抜粋文 –
はじめに
中小企業において新たにWebサイトを構築したり、既存サイトのリニューアルを検討したりする際、まず頭を悩ませるのが「どの制作会社に依頼すべきか」という点です。制作会社は無数に存在し、それぞれ得意とする分野や制作スタイル、価格帯に違いがあります。さらに、制作後の運用体制や目的達成に向けたマーケティング支援など、提供できるサービス範囲も様々です。そのため、ただ単に“安い”という理由だけで選んでしまうと、思ったような成果が得られない、コミュニケーションがうまくいかないなどの問題が発生する恐れがあります。
本記事では制作会社選定基準 というテーマをもとに、費用面だけでなく、プロジェクトの目的や方向性を確立するために必要な視点、また制作会社と契約する前に確認すべき具体的な項目などについて詳しく解説します。これを読むことで、制作会社選定における重要ポイントや見落としがちな点を理解し、失敗や後悔を防ぐことができるはずです。
まずは制作会社を選ぶことの意味や、なぜ選定が重要なのか、その背景から見ていきましょう。
制作会社選定の重要性
Webサイトは企業の「顔」とも言える存在です。会社概要や提供するサービスの情報を伝えるだけでなく、見込み顧客との接点や営業のサポートツールとしても大きな役割を果たします。さらに、企業やブランドのイメージを構築し、利用者が求める情報を適切に発信していくためには、単なるデザインの良し悪しだけではなく、その後の運用や更新も視野に入れた設計が必要です。
自社の目的や目標を達成するため
制作会社を選定する主な目的は、企業が掲げるビジネス目標をWebサイトを通して達成することにあります。例えば以下のような例が考えられます。
- 新規顧客の獲得
- 自社ブランドの認知度拡大
- 既存顧客との関係強化
- 製品・サービスのオンライン販売促進
このように、ただ見栄えの良いサイトを作るだけではなく、目的を達成するための設計を行うという視点が不可欠です。制作会社を選ぶときには、この視点を共有できる相手なのかを見極めることが肝要です。

記述問題 A –
制作会社選定についての本文を読み、次の問いに答えてください。
(i) 安さだけを理由に制作会社を選ぶと、どのような問題が起こる恐れがあるとされていますか。
(ii) Webサイトは企業にとって何とも言える存在だと述べられていますか。
(iii) 制作会社を選定する主な目的は何だとされていますか。
記述問題 B – 制作会社選定についての本文を、最後の文の後から書き進めてください。
この後のデータは使わなくても差し支えありません。

抽出データ –
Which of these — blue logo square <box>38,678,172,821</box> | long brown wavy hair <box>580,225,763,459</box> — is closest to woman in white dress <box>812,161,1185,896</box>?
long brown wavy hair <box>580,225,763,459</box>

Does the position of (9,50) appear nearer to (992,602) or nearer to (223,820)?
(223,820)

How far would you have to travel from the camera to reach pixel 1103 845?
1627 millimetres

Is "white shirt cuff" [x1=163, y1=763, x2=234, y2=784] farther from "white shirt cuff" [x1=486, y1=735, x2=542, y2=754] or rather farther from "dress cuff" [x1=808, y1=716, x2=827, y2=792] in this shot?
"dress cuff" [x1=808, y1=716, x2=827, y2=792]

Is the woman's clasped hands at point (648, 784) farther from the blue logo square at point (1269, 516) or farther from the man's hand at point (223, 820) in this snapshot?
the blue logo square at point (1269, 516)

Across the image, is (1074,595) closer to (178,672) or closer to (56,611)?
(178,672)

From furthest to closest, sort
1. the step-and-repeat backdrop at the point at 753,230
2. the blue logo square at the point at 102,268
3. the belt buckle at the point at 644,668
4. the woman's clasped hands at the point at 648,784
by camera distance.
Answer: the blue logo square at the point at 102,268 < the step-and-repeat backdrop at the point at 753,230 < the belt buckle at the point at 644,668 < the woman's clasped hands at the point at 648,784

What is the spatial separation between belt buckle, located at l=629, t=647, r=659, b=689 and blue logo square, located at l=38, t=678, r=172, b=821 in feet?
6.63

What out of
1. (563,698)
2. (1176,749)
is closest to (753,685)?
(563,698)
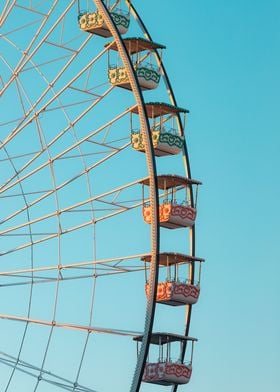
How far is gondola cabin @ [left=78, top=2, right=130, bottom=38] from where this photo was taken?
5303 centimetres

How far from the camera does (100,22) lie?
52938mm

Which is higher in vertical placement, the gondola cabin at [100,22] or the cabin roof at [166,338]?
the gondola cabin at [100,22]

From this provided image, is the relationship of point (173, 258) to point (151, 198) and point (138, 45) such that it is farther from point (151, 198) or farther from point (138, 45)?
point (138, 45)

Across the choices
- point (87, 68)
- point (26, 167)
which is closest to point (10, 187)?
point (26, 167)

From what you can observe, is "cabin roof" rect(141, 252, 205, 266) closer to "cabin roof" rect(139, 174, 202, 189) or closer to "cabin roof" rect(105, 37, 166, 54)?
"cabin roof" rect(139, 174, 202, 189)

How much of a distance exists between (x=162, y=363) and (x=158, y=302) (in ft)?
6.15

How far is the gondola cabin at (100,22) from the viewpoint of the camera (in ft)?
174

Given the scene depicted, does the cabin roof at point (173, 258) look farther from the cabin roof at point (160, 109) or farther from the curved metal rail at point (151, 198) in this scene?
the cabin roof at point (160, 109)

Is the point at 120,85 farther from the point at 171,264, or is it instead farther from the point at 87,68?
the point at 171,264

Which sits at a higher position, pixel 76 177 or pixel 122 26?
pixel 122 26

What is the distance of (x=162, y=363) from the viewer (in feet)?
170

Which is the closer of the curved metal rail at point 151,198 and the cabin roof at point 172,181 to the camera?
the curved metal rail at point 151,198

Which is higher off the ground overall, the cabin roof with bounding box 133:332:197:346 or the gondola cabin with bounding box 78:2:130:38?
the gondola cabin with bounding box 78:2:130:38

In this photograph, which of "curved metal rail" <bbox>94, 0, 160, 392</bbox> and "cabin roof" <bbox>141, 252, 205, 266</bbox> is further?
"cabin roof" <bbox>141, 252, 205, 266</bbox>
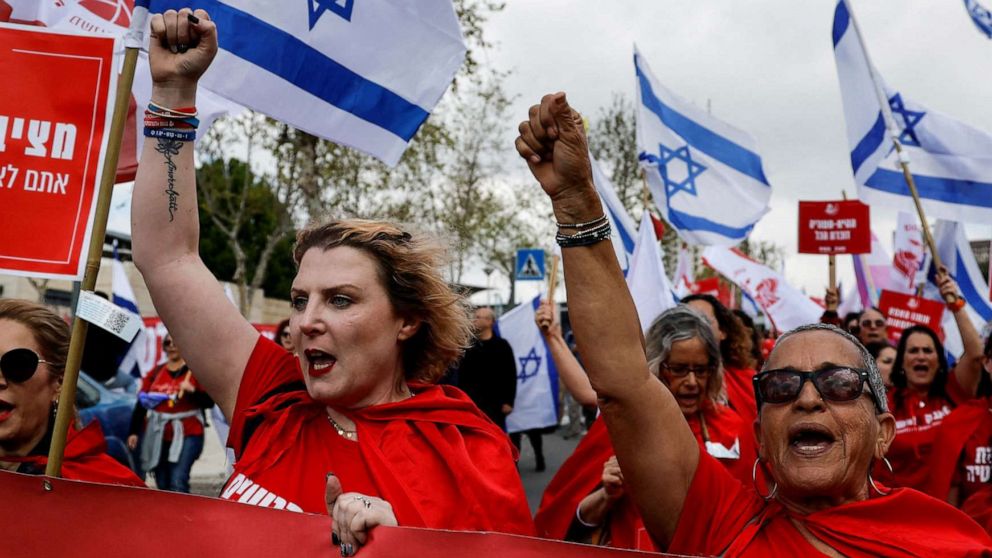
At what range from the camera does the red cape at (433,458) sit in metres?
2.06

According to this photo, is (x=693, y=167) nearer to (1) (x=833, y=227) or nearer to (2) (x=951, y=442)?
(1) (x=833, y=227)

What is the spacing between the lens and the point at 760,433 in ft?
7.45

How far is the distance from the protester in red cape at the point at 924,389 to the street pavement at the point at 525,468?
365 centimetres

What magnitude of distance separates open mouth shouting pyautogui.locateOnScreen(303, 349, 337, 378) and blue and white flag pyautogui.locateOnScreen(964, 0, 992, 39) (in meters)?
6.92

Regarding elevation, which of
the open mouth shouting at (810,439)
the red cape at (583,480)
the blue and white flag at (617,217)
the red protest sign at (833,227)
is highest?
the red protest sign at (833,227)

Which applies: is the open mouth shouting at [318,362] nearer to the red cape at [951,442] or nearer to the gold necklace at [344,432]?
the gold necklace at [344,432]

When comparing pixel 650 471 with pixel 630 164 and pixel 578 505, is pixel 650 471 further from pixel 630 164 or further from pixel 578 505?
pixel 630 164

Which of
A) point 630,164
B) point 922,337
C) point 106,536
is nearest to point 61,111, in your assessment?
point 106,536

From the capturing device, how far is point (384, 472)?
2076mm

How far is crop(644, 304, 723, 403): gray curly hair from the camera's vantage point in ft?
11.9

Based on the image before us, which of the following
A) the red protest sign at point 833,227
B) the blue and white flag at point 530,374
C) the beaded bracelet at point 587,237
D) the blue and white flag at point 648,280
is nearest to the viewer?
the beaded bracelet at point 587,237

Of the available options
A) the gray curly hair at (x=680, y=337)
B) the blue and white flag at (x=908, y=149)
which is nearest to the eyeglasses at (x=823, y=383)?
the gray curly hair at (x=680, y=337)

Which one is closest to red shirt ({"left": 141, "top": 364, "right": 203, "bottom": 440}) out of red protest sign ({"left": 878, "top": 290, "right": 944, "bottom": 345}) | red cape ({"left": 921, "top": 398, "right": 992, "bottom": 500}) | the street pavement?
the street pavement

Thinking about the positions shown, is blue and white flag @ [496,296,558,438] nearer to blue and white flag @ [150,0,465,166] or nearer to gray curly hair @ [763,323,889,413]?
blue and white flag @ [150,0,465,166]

解答 A –
(i) 思ったような成果が得られない、コミュニケーションがうまくいかないなどの問題です。
(ii) 企業の「顔」です。
(iii) 企業が掲げるビジネス目標を、Webサイトを通して達成することです。

解答 B –
コミュニケーションと長期的パートナーシップ
Webサイト制作は短期間で完結する案件もあれば、公開後も継続的に改修や更新を行いながら育てていく場合もあります。そのため、一度サイトを公開して終わりではなく、運用フェーズに入ってからも問い合わせ対応や機能追加、デザインの更新などの作業が発生します。加えて、集客やマーケティングの戦略立案を支援する会社もあれば、更新に関するアドバイスやコンテンツ作成のサポートなど、幅広いサービスを提供している会社もあります。
このように、Web制作をきっかけにして長期間にわたり付き合いが続く可能性があるため、制作会社の選定では「長期的に協力していける体制があるか」「担当者とのコミュニケーションが取りやすいか」といった点も重要な評価基準となります。
失敗するとコストが膨らむ
制作会社の選定が失敗すると、最終的に納品されたWebサイトが目的を達成できずにリニューアルを余儀なくされたり、追加の機能実装に高額なコストがかかったり、想定以上の時間を浪費したりする可能性があります。また、運用フェーズでのサポートが不足している会社と契約した結果、社内で更新作業が回らなくなるなどのトラブルに直面することもあります。
こうした事態を避けるためには、最初の制作会社選びがいかに重要かを理解し、その上で価格だけでなく複数の要素を考慮した選定を行うことが大切です。
制作会社を選ぶ際の主な基準
では具体的に、制作会社の何を見て判断すれば良いのでしょうか。以下では、主な判断基準となる項目を紹介します。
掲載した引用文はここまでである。